Après avoir lu et regardé tout ce qui était disponible sur Céline et ses proches pendant plus d’un an, Valérie appelle son amie Brigitte Buc (avec qui elle avait déjà écrit Palais Royal) pour « tricoter» un scénario. Parallèlement, elle mincit, intensifie ses cours de danse, travaille sa gestuelle, apprend à parler avec l’accent québécois et… prend des cours de chant. S’il n’est pas question d’imiter Céline, il s’agit quand même de l’évoquer sans la trahir. Valérie recompose le réel avec un maximum de précision et l’enjolive ensuite avec des petites anecdotes de son invention.
Et puis, surtout, au fil du travail d’écriture, elle décide que son film, qu’elle intitule Aline, sera axé sur l’histoire d’amour de Céline et de son mentor, René, qui devient, sous sa plume, Guy-Claude.
Ce travail préparatoire terminé, elle se penche sur la distribution. Crédibilité du film oblige : celle-ci sera à 90% québécoise. « Ce n’est pas une question d’accent, explique la cinéaste, mais plutôt d’état d’esprit ». Un comique, Sylvain Marcel, décroche le rôle si primordial de Guy-Claude, et il y est bouleversant de sensibilité. Une formidable actrice de théâtre, Danielle Fichaud est pour sa part choisie pour être la mère de l’héroïne. Et elle aussi émeut par sa faconde, son naturel et sa justesse.

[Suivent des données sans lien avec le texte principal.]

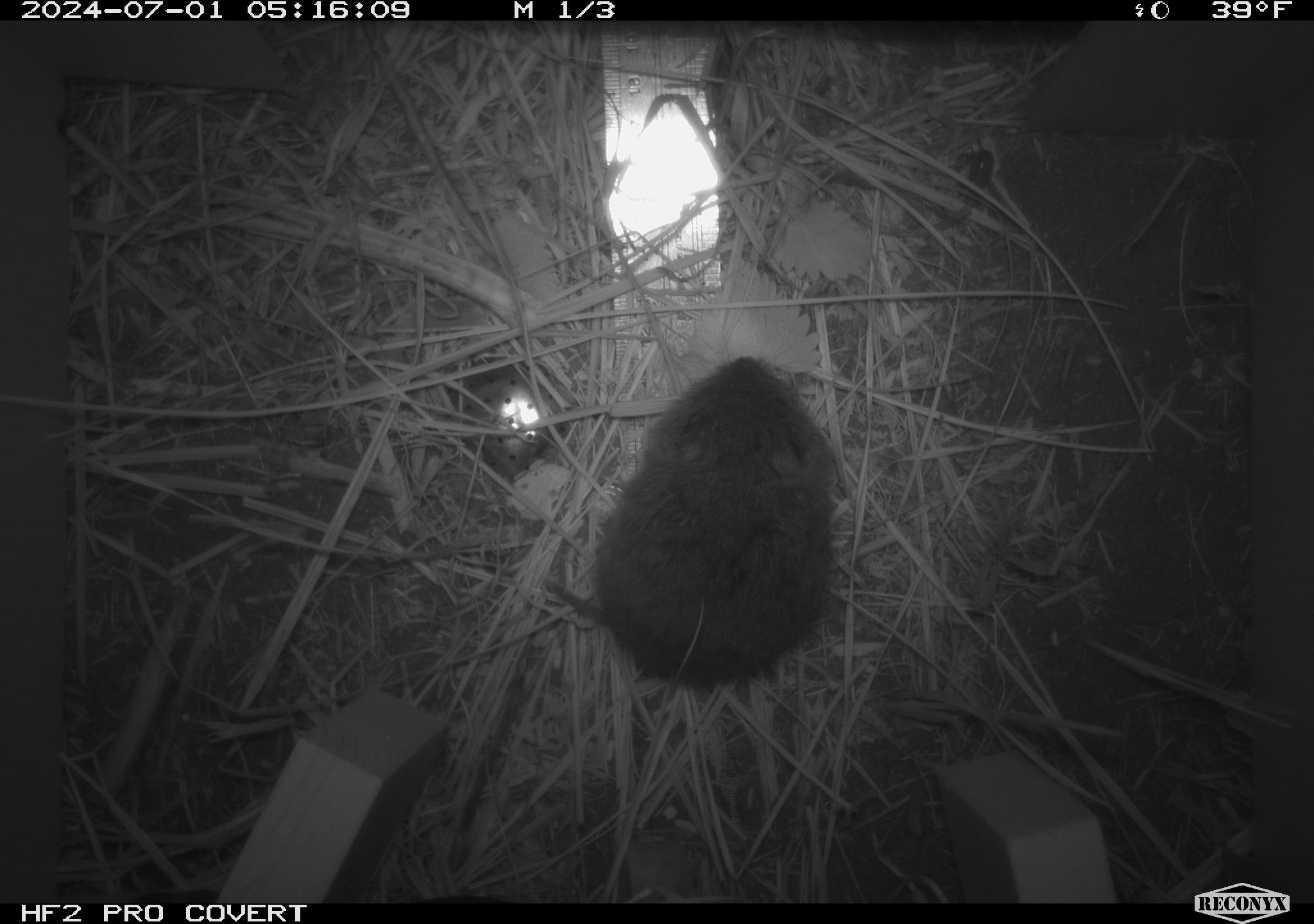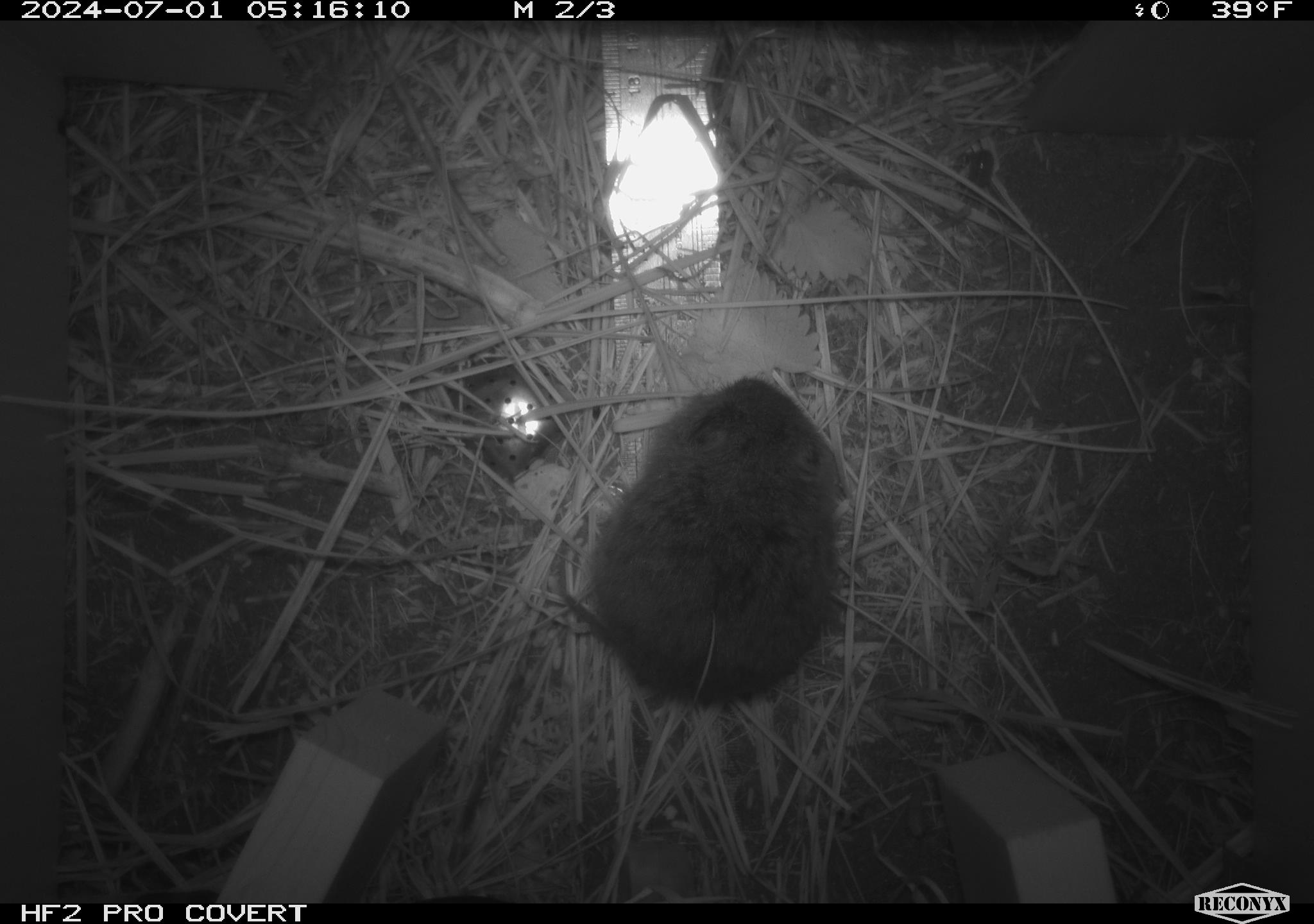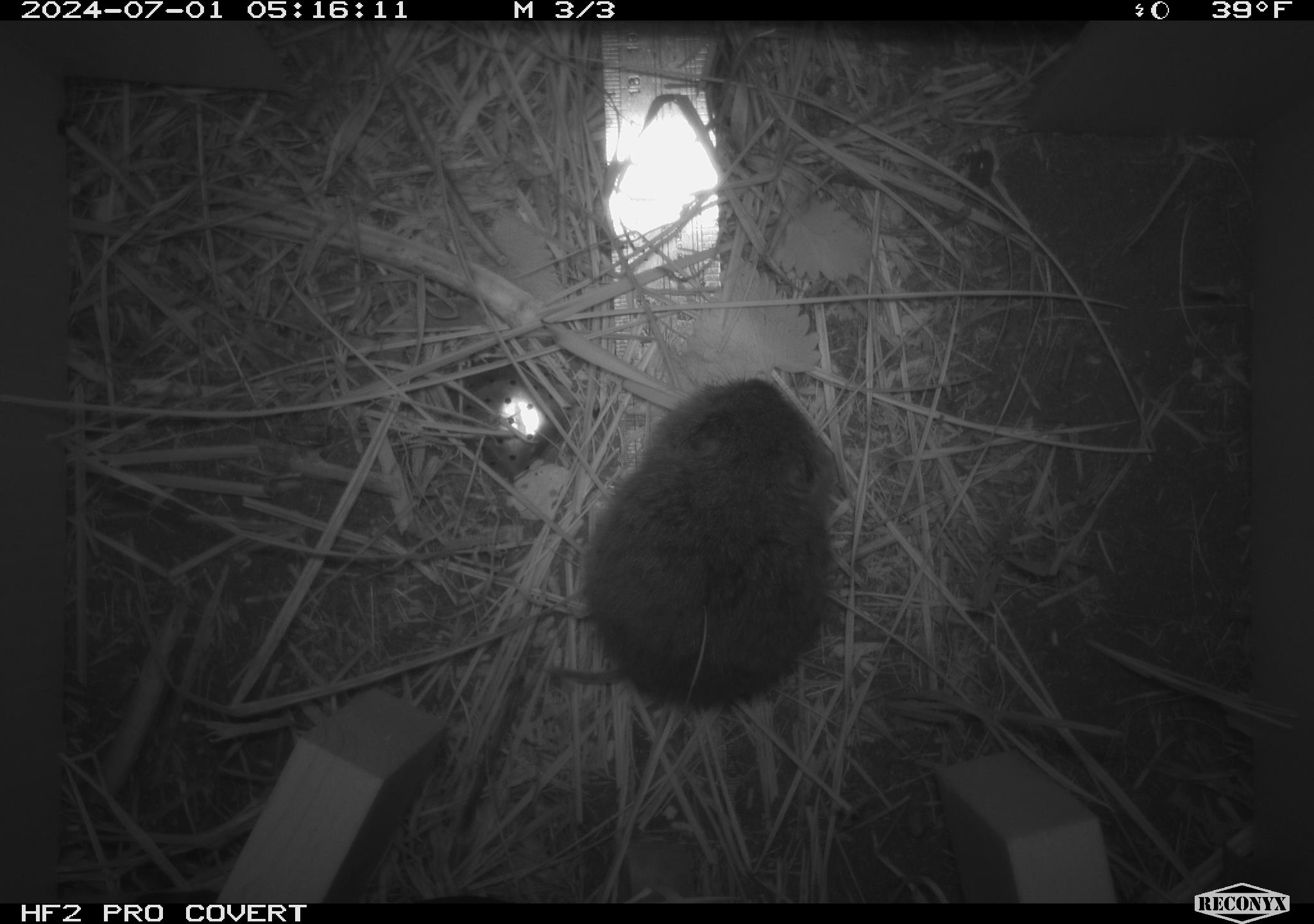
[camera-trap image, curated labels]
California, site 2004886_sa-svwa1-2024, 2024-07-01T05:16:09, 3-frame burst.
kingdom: Animalia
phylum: Chordata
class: Mammalia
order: Rodentia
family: Cricetidae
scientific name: Arvicolinae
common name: voles, lemmings, and muskrats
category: arvicolinae subfamily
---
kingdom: Animalia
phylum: Arthropoda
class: Malacostraca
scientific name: Malacostraca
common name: amphipods, crabs, isopods, krill, lobsters and shrimps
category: malacostracan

La réalisation est à la hauteur de l’ambition du projet. Elle est riche, rythmée, ample, spectaculaire, et elle est portée par la voix de Victoria Sio qui interprète tous les « tubes » du film censés être chantés par Aline.
Quelques réserves
Aucune. Peut-être les fans de Céline Dion regretteront-ils que le film soit plus axé sur la vie familiale et amoureuse de la chanteuse que sur ses concerts et ses « tubes ».
Encore un mot...
Après plus d’une année d’attente, voici enfin sur les écrans, Aline. Vrai grand film mais faux biopic de Céline Dion, il raconte le parcours de la chanteuse de ses 7 à ses 50 ans. Par un extraordinaire jeu d’effets spéciaux, c’est Valérie Lemercier qui interprète elle-même la star planétaire à tous les âges de sa vie. Aussi bluffant qu’émouvant, et aussi drôle que dramatique, Aline avait mis la salle debout lors de sa projection au dernier festival de Cannes. Sauf imprévu, cette superproduction (23 millions d’euros de budget) devrait être l’un des plus gros succès français de l’année. Elle le mériterait tant elle est réussie à tous les points de vue : scénario, dialogues, réalisation et interprétation. Du travail d’orfèvre, enthousiasmant.
Une phrase
« Sans la connaître, j’étais fan de sa voix, de ses chansons et de sa personnalité. Elle est très inspirante, très amusante, jamais ennuyeuse. Elle transforme tout en show… elle a beaucoup d’intensité, elle ne triche pas, elle est à fond dans ses chansons… Pour l’interpréter, il fallait que je sois elle à 2000%. Evidemment, ce n’est pas moi qui chante, c’est Victoria Sio, qui est remarquable » (Valérie Lemercier, actrice réalisatrice).
L'auteur
Est-il encore nécessaire de présenter Valérie Lemercier, l’une des actrices-réalisatrices les plus populaires de France ? Juste donc rappeler qu’elle est née à Dieppe le 9 mars 1964 ( elle est l’une des rares comédiennes à ne pas faire de mystère sur son âge ! ), qu'elle a grandi à Gonzeville en Seine-Maritime dans une famille de propriétaires exploitants agricoles, a appris son métier de comédienne au Conservatoire de Rouen, a débuté en 1988 à la fois à la télé dans la série humoristique culte Palace et au cinéma dans Milou en mai de Louis Malle.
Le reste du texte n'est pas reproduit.